Which brings us back to the question we started with — How do you measure the intelligence of an Intelligent Virtual Assistant?
When it comes to measuring the performance of an IVA, there is a need to detect and analyze customer behavior at a more granular level, often instantaneously during a conversation. This isn’t something that is feasible with pre-existing customer experience measurement methods — creating the need for a new framework unique to IVAs.
IVAs themselves offer the perfect means of measuring the customer experience of their users — detecting and analyzing the behavior of a customer instantaneously over the course of a conversation.
The performance of an IVA largely depends on its underlying layer of Machine Learning — Intent Detection, NLU (Natural Language Understanding), and NLP (Natural Language Processing), working in sync to accurately help end-users with their queries. An IVA needs understand the message of the user (NLU), recognize the intent of the user (Intent Detection), and process the responses appropriately (NLP).
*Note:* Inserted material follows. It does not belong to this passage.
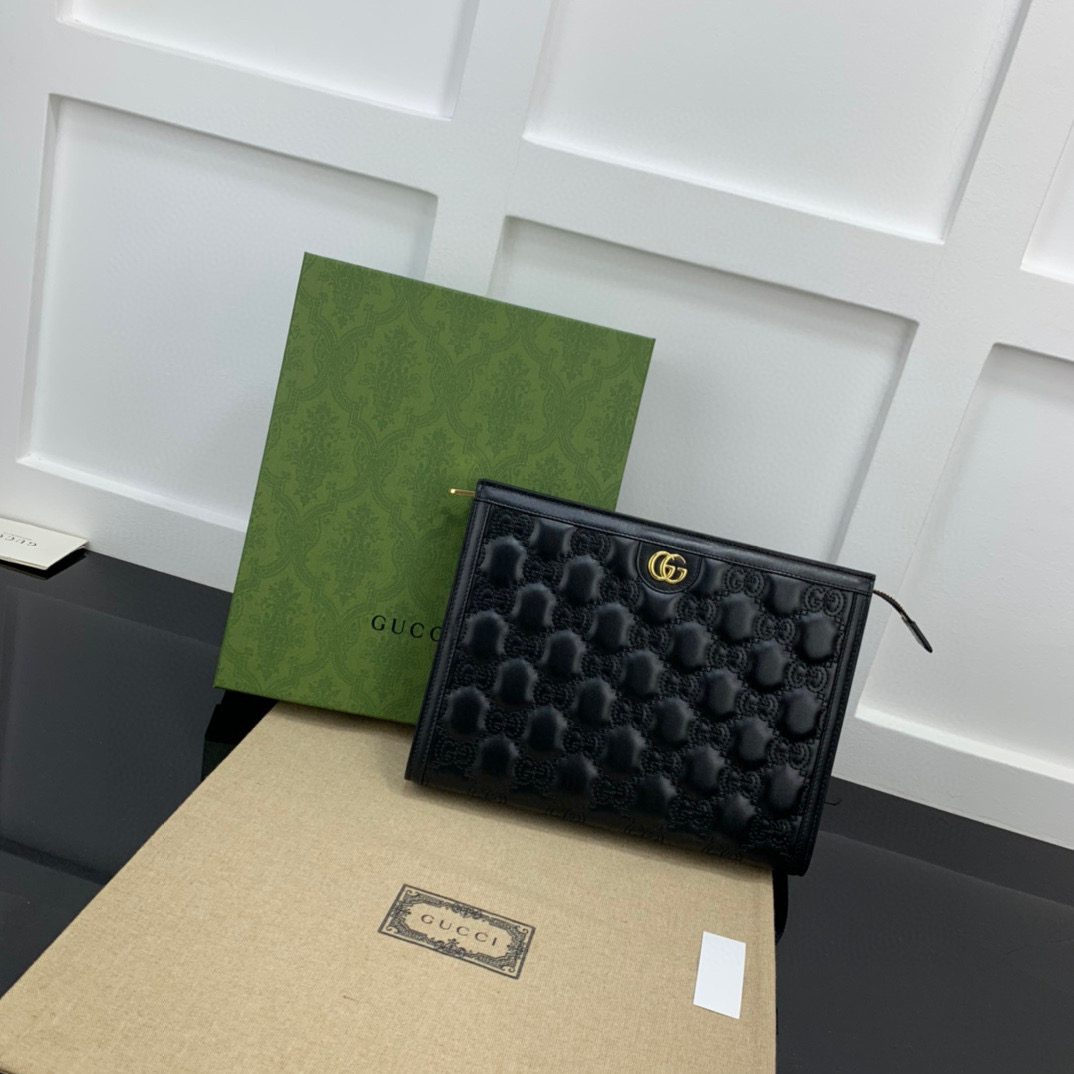 GUCCl new clutch 230315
Only an IVA which does all three, will be able to deliver the right customer experience and ultimately generate ROI for the brand that has deployed it.
Keeping all this in mind, Haptik has developed a new industry-first framework for measuring Intelligent Virtual Assistant performance — a simple and efficient to comprehensively assess our solutions at scale, and to help our partners evolve effective strategies for enhancing customer experience. We call it the Intelligence Satisfaction Score or I-SAT.